## [ТЕКСТ ДЛЯ ЧТЕНИЯ]
########################################
Глаголы со значением представления можно отнести к ЛСГ мысли с условием более широкого и корректного понимания последней.

«С когнитивной точки зрения мысль, хоть и квалифицируется обычно как базовый и самый яркий «представитель» интеллектуальной деятельности человека, приводящий в движение понятийную сферу последнего («результат продуктивного мыслительного акта, выраженный в форме суждения и умозаключения»), представляет собой «картину какого-то факта реальности, которая является совокупностью возможных ситуаций (фактов)», то есть мысль по своей природе всегда наглядно-чувственна: картина – синтезированный многокомпонентный образ, высокая, но не абсолютная отвлечённость которого от непосредственно воспринимаемых объектов действительности определяется совокупностью ситуаций (фактов), отражённых в человеческом сознании. Такая картина и есть представление, которое одной из форм своего существования в мышлении человека – воображением – особенно тяготеет к понятию.

Добавим, что мысль – это ещё и идея – «в собственном смысле слова зрительный образ, наглядный образ». Представление (особенно воображение) в силу роста своего обобщённого характера является основой мысли. Мысль по происхождению восходит к представлению, она оперирует наглядно-чувственными образами, «впитывает» их, «сливается» с ними или максимально отвлекается от них, но никогда не отрывается абсолютно» [5, с. 279–280].
########################################
## [РАЗДЕЛ ДАННЫХ]
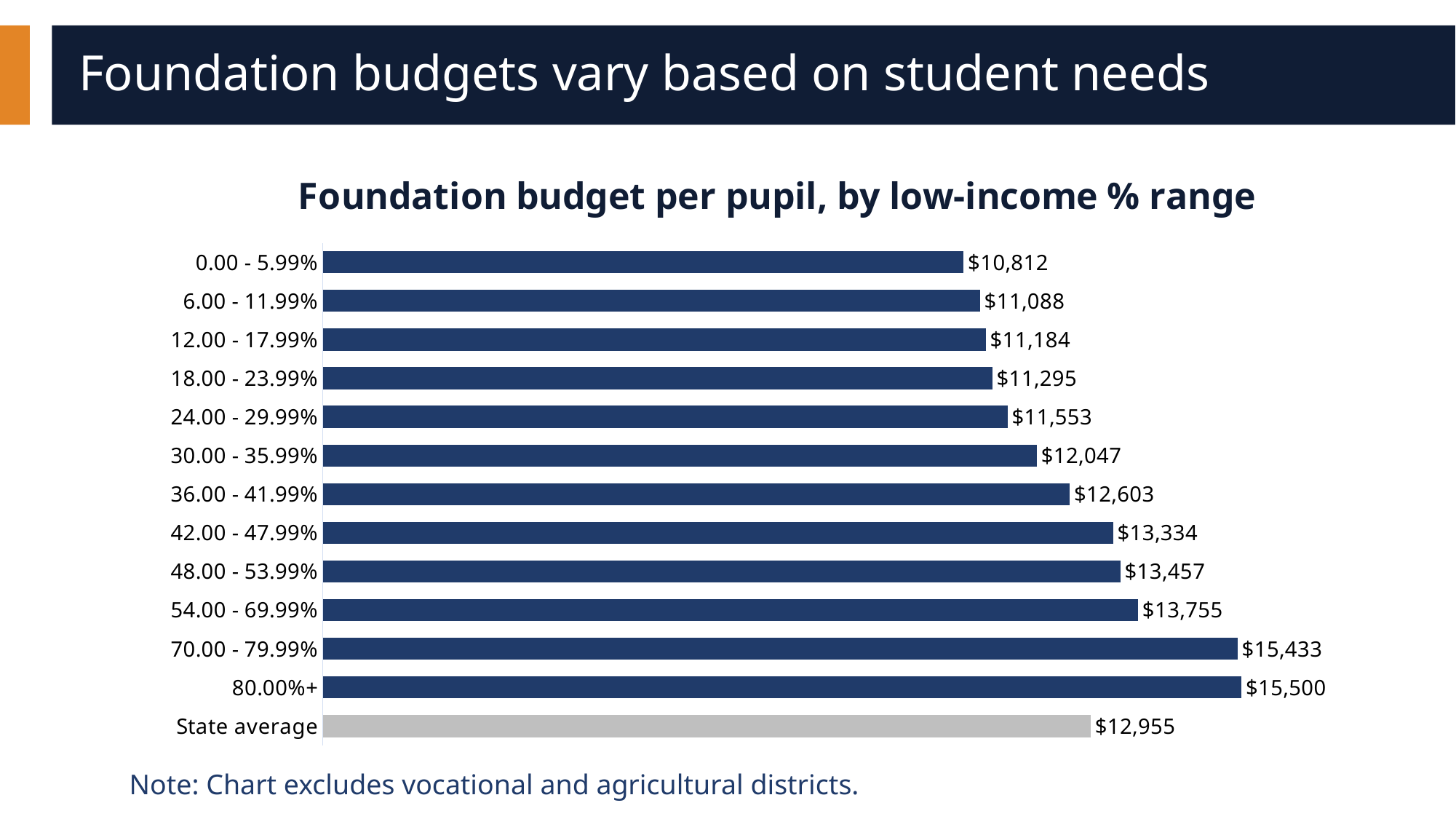
Which has a higher foundation budget per pupil: the 54.00 - 69.99% range or the State average? 54.00 - 69.99% Do foundation budgets per pupil rise or fall as the low-income % range increases? Rise How much higher is the State average than the foundation budget per pupil for the 36.00 - 41.99% range? $352 What is the State average foundation budget per pupil shown on the chart? $12,955 What is the difference in foundation budget per pupil between the 80.00%+ range and the 0.00 - 5.99% range? $4,688 Which bar on the chart is coloured grey rather than dark blue? State average What is the foundation budget per pupil for the 0.00 - 5.99% low-income range? $10,812 How many bars are shown on the chart, including the State average? 13 Which low-income % range has the highest foundation budget per pupil? 80.00%+ What is the foundation budget per pupil for the 42.00 - 47.99% low-income range? $13,334 What type of chart is shown on the slide? Bar chart Which low-income % range has the lowest foundation budget per pupil? 0.00 - 5.99%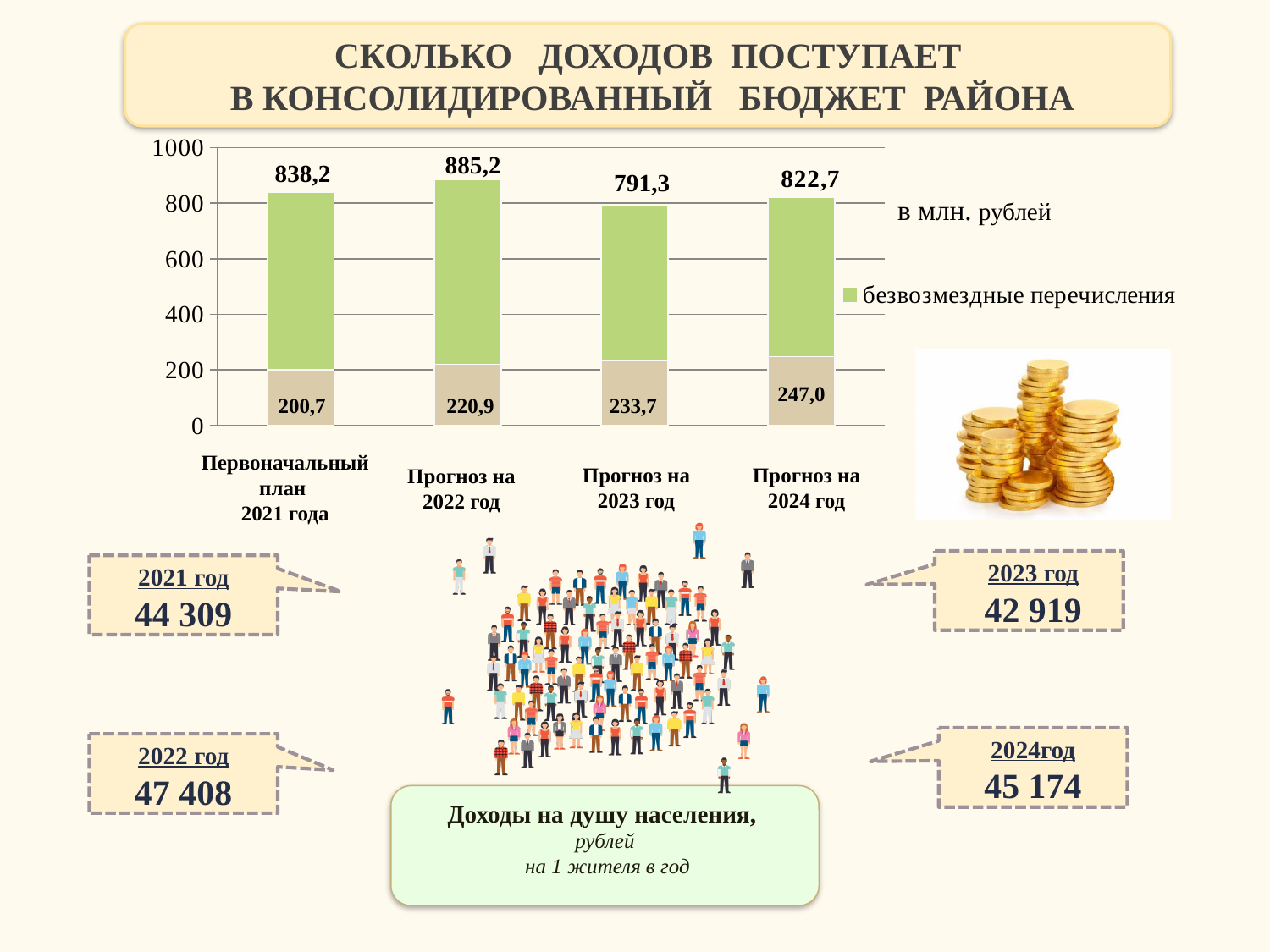
How many bars are shown in the chart? 4 Which bar is taller: 'Первоначальный план 2021 года' or 'Прогноз на 2024 год'? Первоначальный план 2021 года What value is printed on the lower (beige) segment of the bar for 'Прогноз на 2024 год'? 247,0 Do the values printed on the lower (beige) segments rise or fall from 2021 to 2024? Rise What unit is stated next to the chart? в млн. рублей Which category has the tallest bar? Прогноз на 2022 год What value is printed on the lower (beige) segment of the bar for 'Первоначальный план 2021 года'? 200,7 Which category has the shortest bar? Прогноз на 2023 год What kind of chart is shown on the slide? Bar chart What is the entry shown in the chart legend? безвозмездные перечисления What value is labeled at the top of the bar for 'Прогноз на 2022 год'? 885,2 What is the difference between the top labels of the bars for 'Прогноз на 2022 год' (885,2) and 'Прогноз на 2023 год' (791,3)? 93,9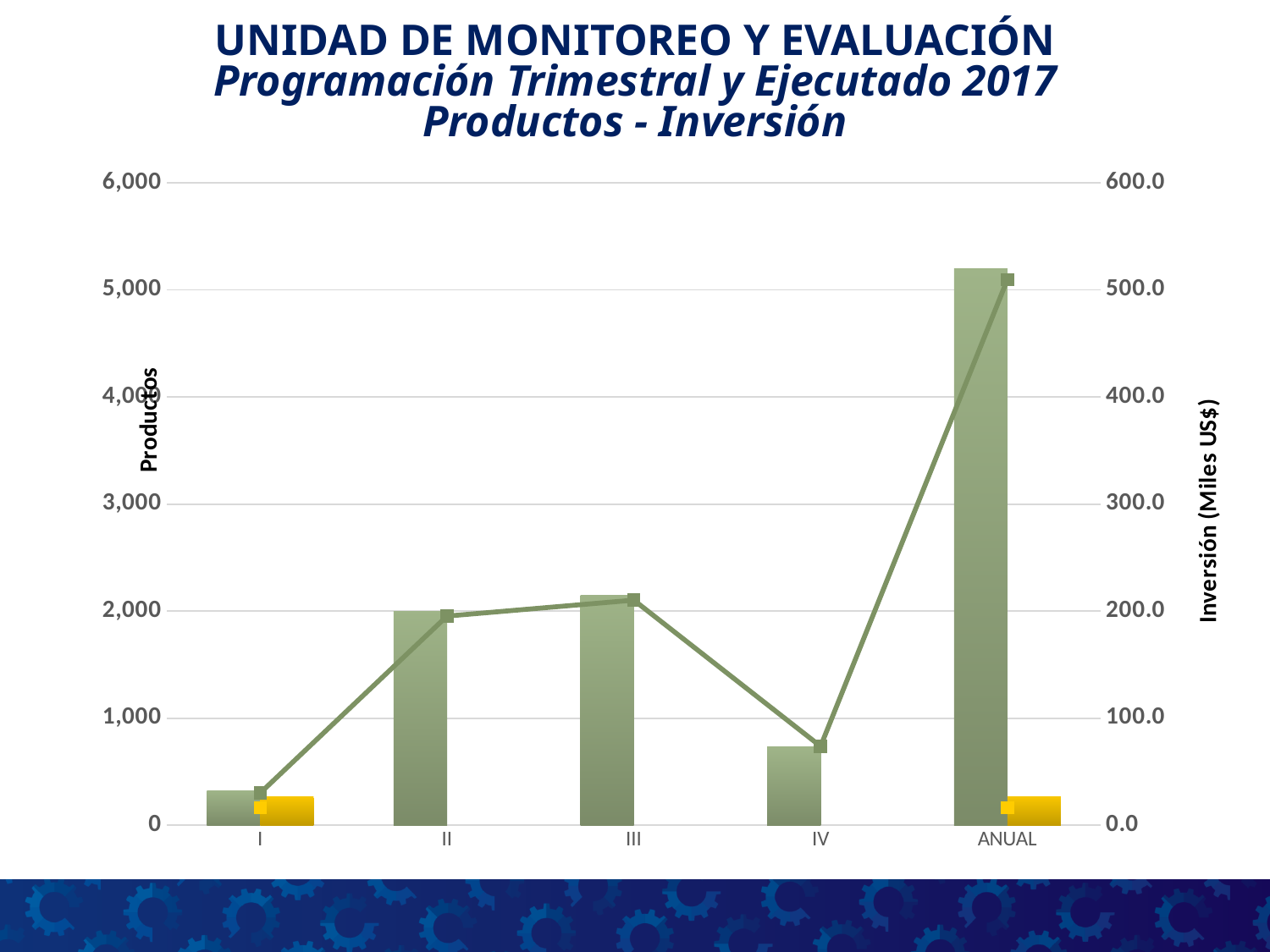
Is the green bar for II greater or less than 1,000 on the Productos axis? greater Which category has the shortest green bar? I Does the line rise or fall from III to IV? fall How many categories are shown on the x axis of the chart? 5 Is the green bar for IV greater or less than 1,000 on the Productos axis? less Is the green bar for ANUAL greater or less than 4,000 on the Productos axis? greater What is the title of the right-hand vertical axis? Inversión (Miles US$) Which category has the tallest green bar? ANUAL What kind of chart is shown on the slide? A combined bar and line chart Which has the taller green bar, II or IV? II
########################################
## [ЗАДАНИЯ УПРАЖНЕНИЯ]
1) Определите, соответствуют ли тексту для чтения утверждения (a), (b) и (c). Для каждого дайте ответ «да» или «нет» и точно процитируйте решающие слова текста.
(a) Мысль по своей природе всегда наглядно-чувственна.
(b) Мысль может абсолютно оторваться от наглядно-чувственных образов.
(c) Воображение является одной из форм существования представления в мышлении человека.
2) Продублируйте без изменений отрывок текста для чтения от слов «Добавим, что мысль» по слова «[5, с. 279–280].» включительно.

## [РЕЗУЛЬТАТЫ ВЫПОЛНЕНИЯ]
1)
(a) Да: «то есть мысль по своей природе всегда наглядно-чувственна».
(b) Нет: «но никогда не отрывается абсолютно».
(c) Да: «одной из форм своего существования в мышлении человека – воображением».

2)
Добавим, что мысль – это ещё и идея – «в собственном смысле слова зрительный образ, наглядный образ». Представление (особенно воображение) в силу роста своего обобщённого характера является основой мысли. Мысль по происхождению восходит к представлению, она оперирует наглядно-чувственными образами, «впитывает» их, «сливается» с ними или максимально отвлекается от них, но никогда не отрывается абсолютно» [5, с. 279–280].